McDonald played in 139 games, scoring 1,606 points for Maccabi Tel Aviv in three years. Finally, he said goodbye to the club, and moved to one of Maccabi's biggest rivals: Panathinaikos. With Panathinaikos, McDonald put up solid numbers, and also 19 points in the first game he played against his former team, Maccabi Tel Aviv. McDonald played for Akasvayu Girona in the Spanish ACB League, from the 2005–06 season, up until July 2008. Then he returned to Dynamo Moscow, for which he had previously played with, in the 2004–05 season.

==National team career==
McDonald was also a member of the senior men's Slovenian national basketball team.
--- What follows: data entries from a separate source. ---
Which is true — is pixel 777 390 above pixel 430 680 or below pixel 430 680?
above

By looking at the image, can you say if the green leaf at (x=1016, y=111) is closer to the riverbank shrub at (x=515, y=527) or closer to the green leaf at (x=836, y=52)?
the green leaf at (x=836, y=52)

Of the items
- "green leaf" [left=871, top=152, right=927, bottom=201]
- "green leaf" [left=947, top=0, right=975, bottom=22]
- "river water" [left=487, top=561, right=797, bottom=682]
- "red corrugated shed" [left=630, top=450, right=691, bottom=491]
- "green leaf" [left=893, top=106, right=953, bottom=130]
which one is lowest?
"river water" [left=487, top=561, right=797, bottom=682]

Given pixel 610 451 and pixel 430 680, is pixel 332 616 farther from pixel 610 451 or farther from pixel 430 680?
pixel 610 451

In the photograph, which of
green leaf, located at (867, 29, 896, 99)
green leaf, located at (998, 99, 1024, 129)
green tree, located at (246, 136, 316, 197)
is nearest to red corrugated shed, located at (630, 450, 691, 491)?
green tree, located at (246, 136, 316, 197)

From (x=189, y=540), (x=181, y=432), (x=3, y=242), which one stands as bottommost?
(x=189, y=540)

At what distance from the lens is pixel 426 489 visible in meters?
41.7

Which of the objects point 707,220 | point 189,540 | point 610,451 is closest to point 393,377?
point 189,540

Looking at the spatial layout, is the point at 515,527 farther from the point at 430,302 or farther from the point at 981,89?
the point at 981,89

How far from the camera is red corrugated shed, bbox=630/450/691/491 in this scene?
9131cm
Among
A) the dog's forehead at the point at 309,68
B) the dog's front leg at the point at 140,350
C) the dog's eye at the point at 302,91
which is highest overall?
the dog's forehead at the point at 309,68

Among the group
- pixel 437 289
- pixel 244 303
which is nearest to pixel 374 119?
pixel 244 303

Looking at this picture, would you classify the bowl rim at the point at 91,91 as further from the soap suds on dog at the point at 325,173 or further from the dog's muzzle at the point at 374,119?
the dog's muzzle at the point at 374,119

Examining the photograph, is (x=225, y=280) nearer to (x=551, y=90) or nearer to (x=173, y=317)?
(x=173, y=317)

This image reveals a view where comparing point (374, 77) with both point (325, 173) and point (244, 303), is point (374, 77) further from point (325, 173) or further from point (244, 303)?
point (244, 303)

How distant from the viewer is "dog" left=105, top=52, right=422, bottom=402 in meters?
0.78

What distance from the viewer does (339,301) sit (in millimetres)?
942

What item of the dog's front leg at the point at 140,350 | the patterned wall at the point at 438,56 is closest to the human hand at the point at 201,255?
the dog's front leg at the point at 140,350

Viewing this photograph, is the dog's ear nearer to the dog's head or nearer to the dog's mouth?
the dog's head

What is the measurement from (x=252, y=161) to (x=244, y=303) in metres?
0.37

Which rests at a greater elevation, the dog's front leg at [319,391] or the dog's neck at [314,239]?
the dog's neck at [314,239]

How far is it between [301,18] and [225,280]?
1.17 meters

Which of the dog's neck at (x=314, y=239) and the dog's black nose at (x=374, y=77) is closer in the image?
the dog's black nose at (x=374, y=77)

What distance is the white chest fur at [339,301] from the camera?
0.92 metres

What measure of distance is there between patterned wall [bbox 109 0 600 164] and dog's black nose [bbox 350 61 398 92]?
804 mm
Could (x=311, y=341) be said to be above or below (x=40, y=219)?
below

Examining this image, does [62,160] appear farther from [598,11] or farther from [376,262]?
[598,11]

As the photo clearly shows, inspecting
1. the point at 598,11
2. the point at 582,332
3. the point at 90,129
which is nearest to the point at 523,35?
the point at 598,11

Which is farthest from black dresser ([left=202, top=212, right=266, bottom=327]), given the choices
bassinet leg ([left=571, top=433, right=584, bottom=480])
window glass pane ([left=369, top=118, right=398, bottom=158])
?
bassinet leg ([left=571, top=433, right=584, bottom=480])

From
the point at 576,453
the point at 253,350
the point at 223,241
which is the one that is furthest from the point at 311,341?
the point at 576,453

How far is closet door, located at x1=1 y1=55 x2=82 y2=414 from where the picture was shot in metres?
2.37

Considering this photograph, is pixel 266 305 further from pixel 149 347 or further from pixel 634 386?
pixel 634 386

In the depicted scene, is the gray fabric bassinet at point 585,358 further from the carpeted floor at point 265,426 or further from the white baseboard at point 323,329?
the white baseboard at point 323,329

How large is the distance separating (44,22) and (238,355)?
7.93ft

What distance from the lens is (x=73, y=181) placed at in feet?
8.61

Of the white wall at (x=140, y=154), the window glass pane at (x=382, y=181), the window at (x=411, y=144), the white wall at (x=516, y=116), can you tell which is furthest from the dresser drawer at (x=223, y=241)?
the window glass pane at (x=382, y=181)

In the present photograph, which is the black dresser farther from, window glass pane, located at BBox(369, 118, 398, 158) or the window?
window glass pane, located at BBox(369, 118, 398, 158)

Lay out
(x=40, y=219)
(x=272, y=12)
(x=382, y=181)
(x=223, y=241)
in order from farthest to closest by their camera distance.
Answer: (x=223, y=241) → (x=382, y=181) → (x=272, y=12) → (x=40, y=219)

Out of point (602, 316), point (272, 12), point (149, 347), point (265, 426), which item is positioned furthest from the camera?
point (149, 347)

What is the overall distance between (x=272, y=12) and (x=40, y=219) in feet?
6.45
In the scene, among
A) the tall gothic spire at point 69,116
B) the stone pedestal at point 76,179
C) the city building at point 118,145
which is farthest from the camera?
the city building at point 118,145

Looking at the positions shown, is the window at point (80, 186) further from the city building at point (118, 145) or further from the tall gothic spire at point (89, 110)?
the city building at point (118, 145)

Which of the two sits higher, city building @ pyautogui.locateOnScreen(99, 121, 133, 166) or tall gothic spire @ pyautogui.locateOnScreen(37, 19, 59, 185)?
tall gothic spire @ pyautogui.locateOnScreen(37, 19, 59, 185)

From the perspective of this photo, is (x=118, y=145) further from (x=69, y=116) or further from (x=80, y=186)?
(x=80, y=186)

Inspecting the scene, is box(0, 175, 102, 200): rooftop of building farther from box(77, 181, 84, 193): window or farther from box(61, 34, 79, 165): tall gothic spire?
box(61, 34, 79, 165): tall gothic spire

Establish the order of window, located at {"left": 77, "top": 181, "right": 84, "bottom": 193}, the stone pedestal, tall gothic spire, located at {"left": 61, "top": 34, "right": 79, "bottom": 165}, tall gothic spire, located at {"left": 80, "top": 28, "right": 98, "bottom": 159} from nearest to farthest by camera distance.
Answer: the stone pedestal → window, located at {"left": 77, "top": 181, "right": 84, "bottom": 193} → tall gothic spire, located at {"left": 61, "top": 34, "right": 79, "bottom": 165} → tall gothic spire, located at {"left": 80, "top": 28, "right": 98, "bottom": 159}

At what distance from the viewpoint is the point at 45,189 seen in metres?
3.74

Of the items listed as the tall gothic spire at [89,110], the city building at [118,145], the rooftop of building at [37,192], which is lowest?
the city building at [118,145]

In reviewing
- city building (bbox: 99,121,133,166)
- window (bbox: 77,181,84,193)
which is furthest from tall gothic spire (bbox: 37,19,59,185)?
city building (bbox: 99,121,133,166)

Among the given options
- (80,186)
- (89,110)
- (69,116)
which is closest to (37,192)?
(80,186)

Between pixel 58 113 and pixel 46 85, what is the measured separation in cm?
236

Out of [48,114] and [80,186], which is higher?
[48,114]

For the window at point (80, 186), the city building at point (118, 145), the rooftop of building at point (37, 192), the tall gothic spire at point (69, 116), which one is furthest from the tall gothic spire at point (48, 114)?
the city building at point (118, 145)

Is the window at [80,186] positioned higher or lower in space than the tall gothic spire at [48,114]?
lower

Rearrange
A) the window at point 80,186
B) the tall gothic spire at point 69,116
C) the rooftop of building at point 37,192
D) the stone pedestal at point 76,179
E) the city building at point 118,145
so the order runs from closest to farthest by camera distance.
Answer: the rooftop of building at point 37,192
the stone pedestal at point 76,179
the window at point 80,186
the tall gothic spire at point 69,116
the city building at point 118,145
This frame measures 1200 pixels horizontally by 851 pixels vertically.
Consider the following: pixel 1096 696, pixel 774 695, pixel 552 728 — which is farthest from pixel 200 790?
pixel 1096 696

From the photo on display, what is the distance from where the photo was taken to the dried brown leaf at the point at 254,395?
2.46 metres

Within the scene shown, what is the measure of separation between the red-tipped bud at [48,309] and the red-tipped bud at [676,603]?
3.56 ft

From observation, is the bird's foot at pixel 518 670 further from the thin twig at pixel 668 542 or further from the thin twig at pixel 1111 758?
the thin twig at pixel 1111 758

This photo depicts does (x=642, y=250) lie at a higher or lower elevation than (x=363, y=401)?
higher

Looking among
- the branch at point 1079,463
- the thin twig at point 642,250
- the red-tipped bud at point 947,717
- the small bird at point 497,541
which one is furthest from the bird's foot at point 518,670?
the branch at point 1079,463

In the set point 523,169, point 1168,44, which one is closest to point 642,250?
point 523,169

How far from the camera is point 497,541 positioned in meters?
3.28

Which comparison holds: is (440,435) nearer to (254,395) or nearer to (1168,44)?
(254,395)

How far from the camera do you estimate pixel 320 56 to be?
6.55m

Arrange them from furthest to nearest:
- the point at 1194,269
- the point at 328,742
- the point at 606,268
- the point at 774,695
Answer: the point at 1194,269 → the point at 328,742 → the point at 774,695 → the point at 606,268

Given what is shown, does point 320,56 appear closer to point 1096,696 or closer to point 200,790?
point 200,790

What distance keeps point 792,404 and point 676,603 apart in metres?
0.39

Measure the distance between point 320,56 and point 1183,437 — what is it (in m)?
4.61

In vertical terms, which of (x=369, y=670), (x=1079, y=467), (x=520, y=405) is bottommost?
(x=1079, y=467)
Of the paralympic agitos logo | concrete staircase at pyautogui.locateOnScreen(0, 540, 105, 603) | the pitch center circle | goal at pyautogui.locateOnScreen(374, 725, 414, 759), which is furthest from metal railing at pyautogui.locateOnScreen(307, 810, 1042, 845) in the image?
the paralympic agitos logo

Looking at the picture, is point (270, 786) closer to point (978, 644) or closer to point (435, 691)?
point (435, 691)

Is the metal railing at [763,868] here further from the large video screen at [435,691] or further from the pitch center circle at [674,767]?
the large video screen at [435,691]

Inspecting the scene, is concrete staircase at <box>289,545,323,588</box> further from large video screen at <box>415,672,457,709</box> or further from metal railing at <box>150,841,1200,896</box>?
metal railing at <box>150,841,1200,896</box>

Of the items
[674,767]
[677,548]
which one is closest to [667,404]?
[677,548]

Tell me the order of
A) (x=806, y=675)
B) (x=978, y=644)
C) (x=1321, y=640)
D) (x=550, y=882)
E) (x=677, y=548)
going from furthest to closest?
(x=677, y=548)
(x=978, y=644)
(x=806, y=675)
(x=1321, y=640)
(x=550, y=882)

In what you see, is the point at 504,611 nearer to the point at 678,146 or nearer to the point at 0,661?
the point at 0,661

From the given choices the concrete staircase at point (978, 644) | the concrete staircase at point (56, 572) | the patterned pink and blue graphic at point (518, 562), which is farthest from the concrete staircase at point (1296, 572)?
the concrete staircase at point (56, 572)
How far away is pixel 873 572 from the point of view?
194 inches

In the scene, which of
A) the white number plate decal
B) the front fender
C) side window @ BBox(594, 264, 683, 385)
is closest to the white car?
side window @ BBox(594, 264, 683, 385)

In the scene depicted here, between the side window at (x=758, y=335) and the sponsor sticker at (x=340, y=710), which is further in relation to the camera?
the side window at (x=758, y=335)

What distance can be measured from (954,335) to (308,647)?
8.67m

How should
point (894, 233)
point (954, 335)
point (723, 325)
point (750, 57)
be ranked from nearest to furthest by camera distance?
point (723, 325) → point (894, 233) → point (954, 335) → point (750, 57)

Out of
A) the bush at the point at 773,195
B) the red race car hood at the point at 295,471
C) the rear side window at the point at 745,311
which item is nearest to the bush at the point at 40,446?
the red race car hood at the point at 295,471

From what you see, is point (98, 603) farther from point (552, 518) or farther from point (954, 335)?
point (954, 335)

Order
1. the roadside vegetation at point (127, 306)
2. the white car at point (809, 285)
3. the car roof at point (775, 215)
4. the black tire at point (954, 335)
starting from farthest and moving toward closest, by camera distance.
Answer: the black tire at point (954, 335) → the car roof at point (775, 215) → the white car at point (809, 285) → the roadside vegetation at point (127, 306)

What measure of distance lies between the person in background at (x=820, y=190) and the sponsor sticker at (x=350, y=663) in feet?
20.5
He played with Slovenia's senior national team at the FIBA EuroBasket 2001.

==Coaching career==
After he retired from playing professional basketball, McDonald became a high school basketball coach at Providence Academy, in Plymouth, Minnesota.

==Personal life==
After playing for two years in Slovenia, McDonald became a Slovenian citizen in June 1997. One of McDonald's claims to fame in Israel, was a Burger King commercial, in which he said: "Listen to McDonald - only Burger King".